▶ Stated goal A:
The film commentary says the movie lets Chuck show no concern about the money. Explain why, using the reason the commentary gives, in one to three sentences.
▶ Stated goal B:
Answer these questions from the film commentary:
(i) To which city does Chuck have to drive for his audition?
(ii) Which movie was the subject of the speaker's last podcast?
(iii) What is the main character in Requiem for a Heavyweight called?
▶ Stated goal C:
Reproduce the film commentary word for word from "Because, ultimately, Chuck" through "to let go of.", inclusive.
==== Text excerpt
And you can see, structurally, that Chuck takes exact same approach.
So what happens is Chuck is trying to find Sylvester Stallone. Rather than making him angry about money– which I am sure to some degree or at least to some point he was, considering the lawsuit–they allow him to not be concerned about the money at all.
His focus is on the fame. He is so proud to have a movie made about him, he isn’t even thinking about the money. Because this isn’t a character who is driven by money, this is a character who is driven by fame, by ego.
It is interesting my last podcast was about Guardians of the Galaxy, Volume II, a movie that was trying to be about ego, but that wasn’t. And this is a movie, on the other hand, that is actually about ego. This is a movie about a character whose ego keeps on getting in his own darn way.
So, he keeps on trying to get a face to face with Sylvester Stallone, and he finally stalks him to a bar where he knows he is hanging out. And you are thinking, “there is no way this guy is going to get to talk to Stallone.”
But instead, Stallone is delighted to see him! Stallone is such a big fan of Chuck Wepner. Stallone is delighted to meet Chuck Wepner. And they have this lovely interaction, and Stallone decides he wants to put Chuck into Rocky II. All Chuck has to do is drive down to Philadelphia for an audition.
So what does Chuck do? Chuck does just as The Mountain (the main character in Requiem for a Heavyweight) does in that film, except this time it’s drugs rather than alcohol.
He gets high on coke with friends and girls, drives down with his coked up entourage to Philadelphia without even having looked at the script, and blows the audition.
So, here is what is really interesting, this is a structure stolen from another movie, used to adapt to true life story. This is a true life story used to adapt to a movie. And then this is a movie about that true life story written in reaction to both of those movies.
Because, ultimately, Chuck Wepner’s journey is neither the journey of Rocky nor the journey of The Mountain- the fighter in Requiem for a Heavyweight. Rather it is a journey of a guy who the world keeps giving opportunities, who keeps messing them up… who finally sees the opportunity right in front of his face.
For the last couple of podcasts, I have been talking about Theme. And Theme is your greatest tool whether you are telling a true life story, an adaptation or revision. Theme is your tool to know what to emphasize and what not to emphasize. To know what details to put in and what details to let go of.
========
==== Records supplied
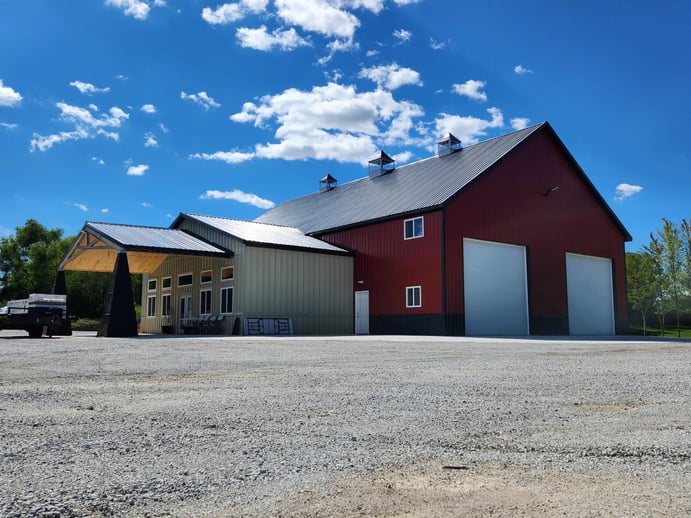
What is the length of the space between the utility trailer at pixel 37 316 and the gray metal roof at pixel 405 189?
42.8 ft

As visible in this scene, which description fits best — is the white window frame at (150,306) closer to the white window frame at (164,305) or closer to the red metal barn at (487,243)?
the white window frame at (164,305)

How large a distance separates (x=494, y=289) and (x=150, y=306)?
19.6 metres

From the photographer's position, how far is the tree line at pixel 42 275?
52.4 m

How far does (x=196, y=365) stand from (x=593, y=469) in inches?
286

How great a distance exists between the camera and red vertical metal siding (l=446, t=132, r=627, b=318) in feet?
83.2

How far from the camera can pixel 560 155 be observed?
30609 mm

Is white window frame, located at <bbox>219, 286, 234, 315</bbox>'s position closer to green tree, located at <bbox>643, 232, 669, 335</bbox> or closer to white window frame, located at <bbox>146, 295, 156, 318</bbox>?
white window frame, located at <bbox>146, 295, 156, 318</bbox>

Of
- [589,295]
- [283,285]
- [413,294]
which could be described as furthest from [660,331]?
[283,285]

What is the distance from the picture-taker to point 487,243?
26.5 meters

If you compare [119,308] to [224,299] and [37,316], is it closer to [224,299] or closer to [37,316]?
[37,316]

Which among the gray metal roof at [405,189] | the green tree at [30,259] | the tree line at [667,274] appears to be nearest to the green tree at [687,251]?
the tree line at [667,274]

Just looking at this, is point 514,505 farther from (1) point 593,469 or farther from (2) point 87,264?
(2) point 87,264

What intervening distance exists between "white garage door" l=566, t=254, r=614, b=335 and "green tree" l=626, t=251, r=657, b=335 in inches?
464

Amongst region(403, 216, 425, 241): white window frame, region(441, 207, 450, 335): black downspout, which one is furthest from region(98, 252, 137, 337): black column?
region(441, 207, 450, 335): black downspout
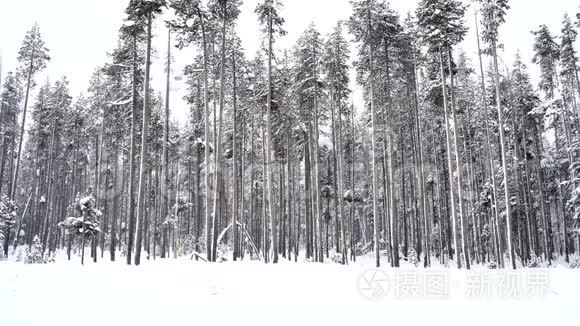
========
▶ Exercise solution A:
Chuck is a character driven by fame and ego rather than money. His focus is on the fame, and he is so proud to have a movie made about him that he isn't even thinking about the money.

▶ Exercise solution B:
(i) Philadelphia
(ii) Guardians of the Galaxy, Volume II
(iii) The Mountain

▶ Exercise solution C:
Because, ultimately, Chuck Wepner’s journey is neither the journey of Rocky nor the journey of The Mountain- the fighter in Requiem for a Heavyweight. Rather it is a journey of a guy who the world keeps giving opportunities, who keeps messing them up… who finally sees the opportunity right in front of his face.
For the last couple of podcasts, I have been talking about Theme. And Theme is your greatest tool whether you are telling a true life story, an adaptation or revision. Theme is your tool to know what to emphasize and what not to emphasize. To know what details to put in and what details to let go of.